This article was translated by John R. Bopp
We’ve spoken about Yolande Betbeze several times. She was a Basque-American who won the 1951 Miss America pageant, and who used the prestige and renown this afforded her to make the world a better place.
This woman, who was very proud of her Basque origins (she was known as “The Basque Spitfire” for her family’s origins and her stylized figure) was an extraordinary person. She was committed to civil rights, knew exactly what she wanted, and was able to energetically and unflinchingly defend what she believed in. She had her own way of seeing things and had the energy and ability to defend her ideas in public and offer her name and her prestige to defend the causes she believed in.

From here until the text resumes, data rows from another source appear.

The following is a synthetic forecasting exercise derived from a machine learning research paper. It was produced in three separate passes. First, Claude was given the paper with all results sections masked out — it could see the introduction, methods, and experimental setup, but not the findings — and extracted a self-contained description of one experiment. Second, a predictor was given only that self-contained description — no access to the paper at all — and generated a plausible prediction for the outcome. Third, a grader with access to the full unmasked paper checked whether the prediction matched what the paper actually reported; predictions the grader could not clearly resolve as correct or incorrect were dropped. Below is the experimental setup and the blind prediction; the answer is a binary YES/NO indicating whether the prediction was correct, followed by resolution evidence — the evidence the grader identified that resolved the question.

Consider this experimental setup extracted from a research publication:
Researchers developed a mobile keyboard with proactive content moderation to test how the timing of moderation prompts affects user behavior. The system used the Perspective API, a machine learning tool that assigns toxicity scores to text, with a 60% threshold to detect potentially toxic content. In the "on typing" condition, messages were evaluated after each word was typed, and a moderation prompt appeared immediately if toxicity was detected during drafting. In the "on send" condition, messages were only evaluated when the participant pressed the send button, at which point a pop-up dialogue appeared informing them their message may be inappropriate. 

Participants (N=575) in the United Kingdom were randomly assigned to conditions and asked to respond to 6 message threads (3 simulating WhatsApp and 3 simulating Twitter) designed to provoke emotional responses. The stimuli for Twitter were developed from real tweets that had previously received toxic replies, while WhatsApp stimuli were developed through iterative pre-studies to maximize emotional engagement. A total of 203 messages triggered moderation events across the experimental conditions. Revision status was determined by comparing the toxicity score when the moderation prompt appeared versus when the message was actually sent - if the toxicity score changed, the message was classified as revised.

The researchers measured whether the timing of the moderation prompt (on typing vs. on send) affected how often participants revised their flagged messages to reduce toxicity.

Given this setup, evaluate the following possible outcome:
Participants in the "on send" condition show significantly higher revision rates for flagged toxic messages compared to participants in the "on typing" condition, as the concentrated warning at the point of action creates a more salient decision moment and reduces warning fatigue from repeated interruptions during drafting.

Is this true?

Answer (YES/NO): YES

But today we speak with sadness in our hearts, because she passed away a couple weeks ago. We’re really sorry, but in the day-to-day rush, this news item got lost in the shuffle of things that needed to be uploaded; we regret the delay terribly.
Fortunately, our friends at Eklektika, the cultural website from the other side of the Pyrenees, reminded us of this terrible news.
Her renown in American society remained high throughout her life. The beautiful obituary in the New York Times, or in the New York Social Diary (including an impressive collection of photographs of Ms. Betbeze) show the influence that she maintained thanks to her commitment to civil rights for over six decades in the US. And these two newspapers are just a small sample of the media who are mourning her passing.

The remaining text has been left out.